Identification of a genomic DNA sequence that quantitatively modulates KLF1 transcription factor expression in differentiating human hematopoietic cells

The onset of erythropoiesis is under strict developmental control, with direct and indirect inputs influencing its derivation from the hematopoietic stem cell. A major regulator of this transition is KLF1/EKLF, a zinc finger transcription factor that plays a global role in all aspects of erythropoiesis. Here, we have identified a short, conserved enhancer element in KLF1 intron 1 that is important for establishing optimal levels of KLF1 in mouse and human cells. Chromatin accessibility of this site exhibits cell-type specificity and is under developmental control during the differentiation of human CD34+ cells towards the erythroid lineage. This site binds GATA1, SMAD1, TAL1, and ETV6. In vivo editing of this region in cell lines and primary cells reduces KLF1 expression quantitatively.
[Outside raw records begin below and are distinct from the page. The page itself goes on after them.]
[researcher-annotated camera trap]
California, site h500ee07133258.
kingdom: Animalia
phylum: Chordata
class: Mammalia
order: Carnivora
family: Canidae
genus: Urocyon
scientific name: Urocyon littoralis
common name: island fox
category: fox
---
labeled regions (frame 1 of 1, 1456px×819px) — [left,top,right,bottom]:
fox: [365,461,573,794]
However, we find that, similar to observations seen in pedigrees of families with KLF1 mutations, downstream effects are variable, suggesting that the global architecture of the site is buffered towards keeping the KLF1 genetic region in an active state. We propose that modification of intron 1 in both alleles is not equivalent to complete loss of function of one allele. Overall design: We performed RNA seq on triplicate samples derived from the larger dual guide-edited or control CD34+ cells isolated at the end of the differentiation protocol.
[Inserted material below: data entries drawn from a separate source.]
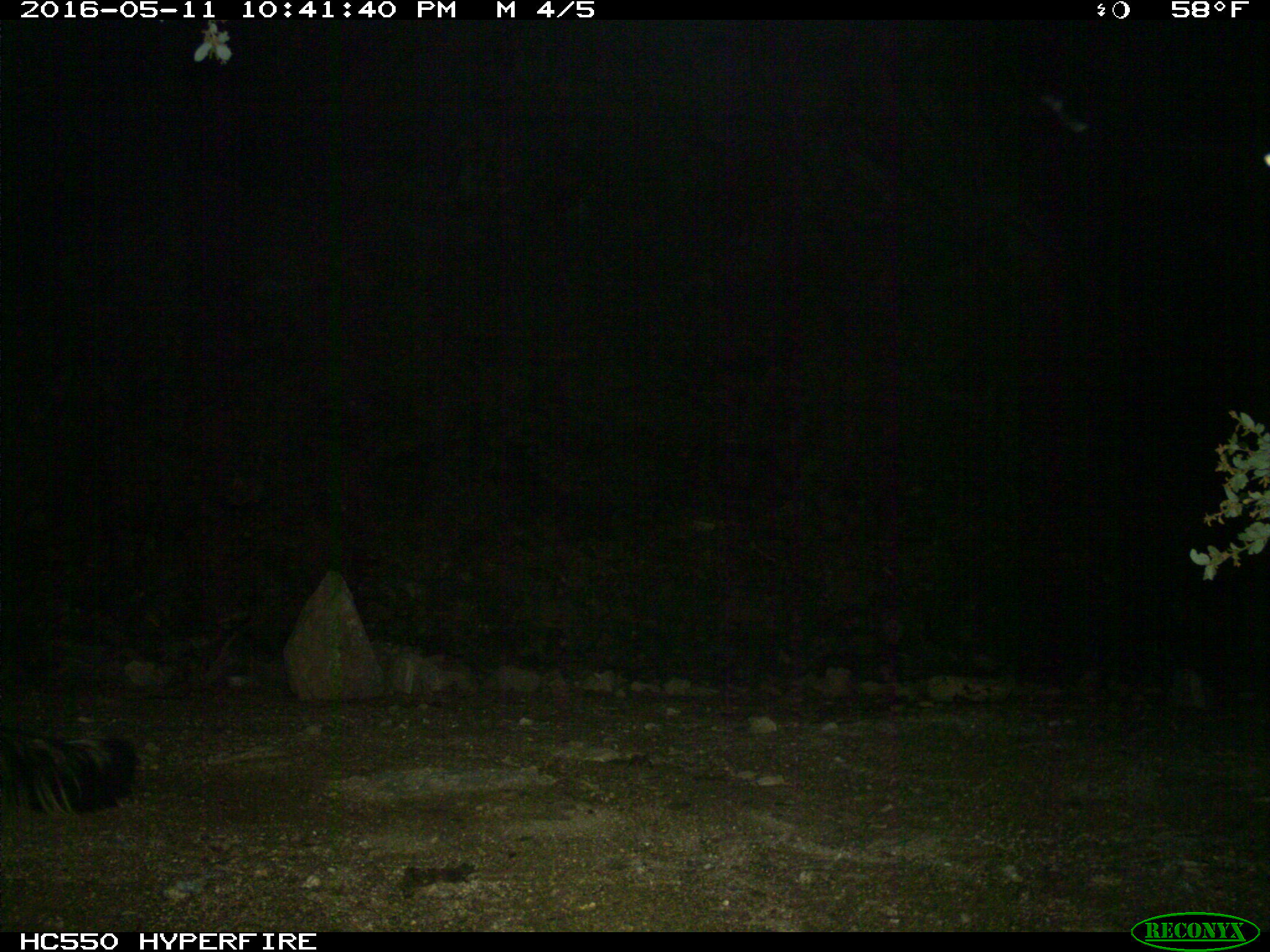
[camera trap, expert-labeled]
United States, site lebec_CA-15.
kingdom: Animalia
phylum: Chordata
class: Mammalia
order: Carnivora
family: Mephitidae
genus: Mephitis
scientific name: Mephitis mephitis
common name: striped skunk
红细胞生成（erythropoiesis）的启动受到严格的发育调控，其由造血干细胞（hematopoietic stem cell）分化产生的过程受直接与间接因素共同调控。调控这一转变的核心因子为KLF1/EKLF，一种在红细胞生成所有环节中发挥全局调控作用的锌指转录因子（zinc finger transcription factor）。本研究在KLF1内含子1中鉴定出一段短小且保守的增强子元件（enhancer element），该元件对维持小鼠与人类细胞中KLF1的最优表达水平至关重要。该位点的染色质可及性（chromatin accessibility）具有细胞类型特异性，并在人类CD34+细胞向红系谱系（erythroid lineage）分化过程中受发育调控。该位点可结合GATA1、SMAD1、TAL1及ETV6。在细胞系与原代细胞中对该区域进行体内编辑，可定量降低KLF1的表达水平。然而本研究发现，与携带KLF1突变的家族谱系中观察到的现象类似，其下游效应存在异质性，这提示该位点的全局结构存在缓冲机制，以维持KLF1基因区域处于激活状态。我们提出，对两个等位基因的内含子1进行修饰，并不等同于单等位基因功能完全丧失。总体实验设计：本研究对分化方案结束时分离得到的双向导编辑组与对照组CD34+细胞的三份重复样本开展了RNA测序（RNA-seq）。